++++ ТЕКСТ ДЛЯ РАБОТЫ
Акты отречения
№27 март 2017
* При реализации проекта используются средства государственной поддержки, выделенные в качестве гранта в соответствии c распоряжением Президента Российской Федерации от 05.04.2016 № 68-рп и на основании конкурса, проведенного Общероссийской общественной организацией «Российский союз ректоров».
Что представляют собой документы об отречении Николая II и великого князя Михаила Александровича, есть ли основания ставить под сомнение их подлинность и насколько легитимны были составленные тогда акты? Чтобы ответить на эти вопросы, журнал «Историк» отправился в Государственный архив Российской Федерации.
Текст отречения императора Николая II был опубликован как высочайший манифест, хотя формально таковым не являлся (Фото предоставлено М. Золотаревым)
Оба акта об отречении – императора и его младшего брата великого князя Михаила Александровича – хранятся в личном фонде Николая II. В Госархиве РФ, который при советской власти назывался Центральным государственным архивом Октябрьской революции (ЦГАОР), этот фонд значится под номером 601.
Подпись карандашом
Главный специалист ГА РФ, доктор исторических наук Зинаида Перегудова проработала в архиве всю жизнь. Она выносит нам обычные картонные папки с номерами дел на титульном листе: в одной из них – документы, поставившие точку в истории Российской империи.
По словам Перегудовой, документы об отречении были переданы в ЦГАОР в 1973 году из Института марксизма-ленинизма, где они хранились с 1929 года. Туда же они попали из отдела рукописей Библиотеки Академии наук (БАН), где пролежали в одном из ящиков письменного стола с осени 1917 года. Но это – отдельная история, и о ней чуть позже.
А пока – мы держим в руках листы с автографами последних царствующих Романовых. Отречение Николая напечатано на пишущей машинке на листе А3, сложенном вдвое. Внизу указаны дата, место подписания – «г. Псков», присутствует карандашная подпись «Николай», а также начертанная пером виза – «Министр императорского двора генерал-адъютант граф Фредерикс». Отречение Михаила написано им собственноручно чернилами на листе формата А4. Оба документа имеют следы сгибов: видно, что их несколько раз складывали…
Император подписал документ, в котором говорилось о сложении им верховной власти, в Пскове в ночь со 2 (15) на 3 (16) марта 1917 года, в промежуток времени между 23 час. 32 мин. и 0 час. 28 мин. Однако в самом документе значится другое: «2-го марта 15 час.». Это время, когда Николаем были собственноручно написаны телеграммы председателю Государственной Думы Михаилу Родзянко и начальнику штаба Верховного главнокомандующего Михаилу Алексееву о его готовности отречься от престола в пользу сына. Император, поставив этот час на документе об отречении, стремился показать, что решение им было принято не под давлением, а самостоятельно – во имя сохранения России.
++++++++
++++ ФРАГМЕНТ ИСТОЧНИКА
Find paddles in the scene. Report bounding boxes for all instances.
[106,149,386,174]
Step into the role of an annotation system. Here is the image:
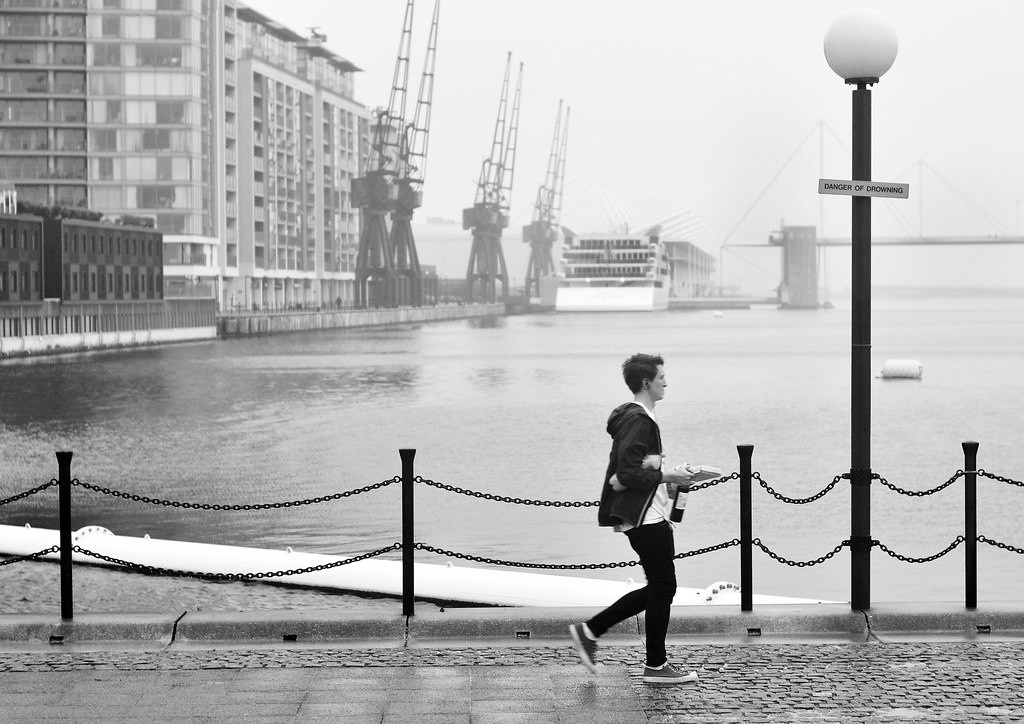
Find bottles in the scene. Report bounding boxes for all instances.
++++++++
Почему, согласно тексту об актах отречения, на документе Николая II стоит «2-го марта 15 час.», хотя подписан он был ночью со 2 на 3 марта? Ответьте в одном–трех предложениях.

• **РАЗБОР РЕШЕНИЯ**: Этот час император поставил, чтобы показать, что решение об отречении он принял не под давлением, а самостоятельно, во имя сохранения России. Именно в 15 часов 2 марта Николай собственноручно написал телеграммы Родзянко и Алексееву о готовности отречься от престола в пользу сына.